Sans surprise, le réchauffement a aggravé la situation. Au total, deux tiers de la population mondiale vivent dans des zones qui souffrent du manque d’eau pendant un mois par an au minimum. Par ailleurs, 500 millions de personnes habitent une région où la consommation d’eau est deux fois plus élevée que les ressources hydriques renouvelables locales. C’est surtout le cas en Inde, Chine, Méditerranée, Moyen-Orient, Asie centrale, Afrique subsaharienne, Australie, Amérique du Sud (centre et ouest) et Amérique du Nord (centre et ouest).

 

Réutilisation, irrigation

En conclusion, l’étude de l’ONU-Eau avance plusieurs solutions, à commencer par la réduction à la source des polluants. «Il est aisé de jeter quelque chose dans la rivière, mais malaisé de l’en retirer», dit le proverbe du Cachemire.
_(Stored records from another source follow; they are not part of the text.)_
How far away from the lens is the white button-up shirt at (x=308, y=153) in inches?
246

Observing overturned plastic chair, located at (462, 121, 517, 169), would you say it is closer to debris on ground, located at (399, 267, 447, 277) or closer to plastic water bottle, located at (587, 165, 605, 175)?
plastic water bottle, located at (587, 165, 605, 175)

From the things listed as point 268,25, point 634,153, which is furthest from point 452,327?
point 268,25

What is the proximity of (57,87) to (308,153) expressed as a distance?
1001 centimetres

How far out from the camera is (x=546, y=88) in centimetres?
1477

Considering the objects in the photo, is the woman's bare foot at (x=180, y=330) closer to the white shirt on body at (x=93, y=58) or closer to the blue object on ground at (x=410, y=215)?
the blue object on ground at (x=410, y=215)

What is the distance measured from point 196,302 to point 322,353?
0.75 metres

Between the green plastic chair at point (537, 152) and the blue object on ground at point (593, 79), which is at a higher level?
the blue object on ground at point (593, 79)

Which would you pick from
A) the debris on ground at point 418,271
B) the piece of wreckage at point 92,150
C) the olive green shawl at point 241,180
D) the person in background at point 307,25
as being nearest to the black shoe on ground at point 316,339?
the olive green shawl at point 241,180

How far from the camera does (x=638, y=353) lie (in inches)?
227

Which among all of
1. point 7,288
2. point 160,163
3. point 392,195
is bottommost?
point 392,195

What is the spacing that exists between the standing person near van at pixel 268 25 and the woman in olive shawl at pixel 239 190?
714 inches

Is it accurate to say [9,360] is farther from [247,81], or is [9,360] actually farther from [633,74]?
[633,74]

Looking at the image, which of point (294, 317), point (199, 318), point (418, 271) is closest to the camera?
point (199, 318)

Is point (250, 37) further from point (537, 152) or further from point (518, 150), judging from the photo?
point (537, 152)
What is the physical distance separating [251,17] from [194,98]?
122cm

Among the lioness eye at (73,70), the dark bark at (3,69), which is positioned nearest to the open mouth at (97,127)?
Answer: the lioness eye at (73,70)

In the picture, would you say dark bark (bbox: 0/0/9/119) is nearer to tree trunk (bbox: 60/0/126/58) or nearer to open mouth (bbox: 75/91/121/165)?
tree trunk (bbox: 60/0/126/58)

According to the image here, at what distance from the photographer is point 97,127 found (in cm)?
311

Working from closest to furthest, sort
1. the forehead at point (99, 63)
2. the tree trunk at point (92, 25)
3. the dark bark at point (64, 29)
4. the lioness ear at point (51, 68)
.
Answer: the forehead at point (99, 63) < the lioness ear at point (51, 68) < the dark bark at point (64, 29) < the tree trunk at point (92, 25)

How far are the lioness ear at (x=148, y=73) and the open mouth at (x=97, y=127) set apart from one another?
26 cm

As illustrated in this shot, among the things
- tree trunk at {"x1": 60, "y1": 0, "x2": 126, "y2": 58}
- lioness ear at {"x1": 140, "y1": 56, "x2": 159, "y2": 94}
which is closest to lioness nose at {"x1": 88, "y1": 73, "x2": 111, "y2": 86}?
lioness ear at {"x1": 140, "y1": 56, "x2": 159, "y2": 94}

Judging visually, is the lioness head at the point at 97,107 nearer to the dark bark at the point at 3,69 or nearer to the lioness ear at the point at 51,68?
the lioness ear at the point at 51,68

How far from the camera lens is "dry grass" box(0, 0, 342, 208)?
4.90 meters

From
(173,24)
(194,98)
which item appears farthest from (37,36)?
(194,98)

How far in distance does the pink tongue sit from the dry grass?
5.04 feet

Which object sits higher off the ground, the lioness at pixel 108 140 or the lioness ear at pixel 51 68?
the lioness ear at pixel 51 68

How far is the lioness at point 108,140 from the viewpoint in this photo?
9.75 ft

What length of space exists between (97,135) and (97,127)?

Cet objectif pourrait être favorisé par le principe du pollueur-payeur de façon à encourager les comportements les plus sobres et les moins nuisibles à l’environnement.

La France ne réutilise que 0,1% de ses eaux usées traitées selon la FP2E. Essentiellement pour l'arrosage d'espaces verts. C’est un dixième de la moyenne de l’UE (2%).

Deuxième solution: renforcer la collecte et le traitement des eaux usées. Dans les villes des pays en développement, où la crise est la plus grave, des solutions peu coûteuses sont disponibles, comme la création de zones humides artificielles, étangs de stabilisation, fosses septiques…

Enfin, l’idée est surtout de réutiliser et récupérer les ressources afin d’alimenter l’irrigation, et l’aquaculture. C’est ce qui a été développé dans la vallée de Tula, au Mexique. Depuis plus de 110 ans, jusqu’à 50 mètres cube par seconde d’eaux usées venant de Mexico sont utilisées pour irriguer les exploitations.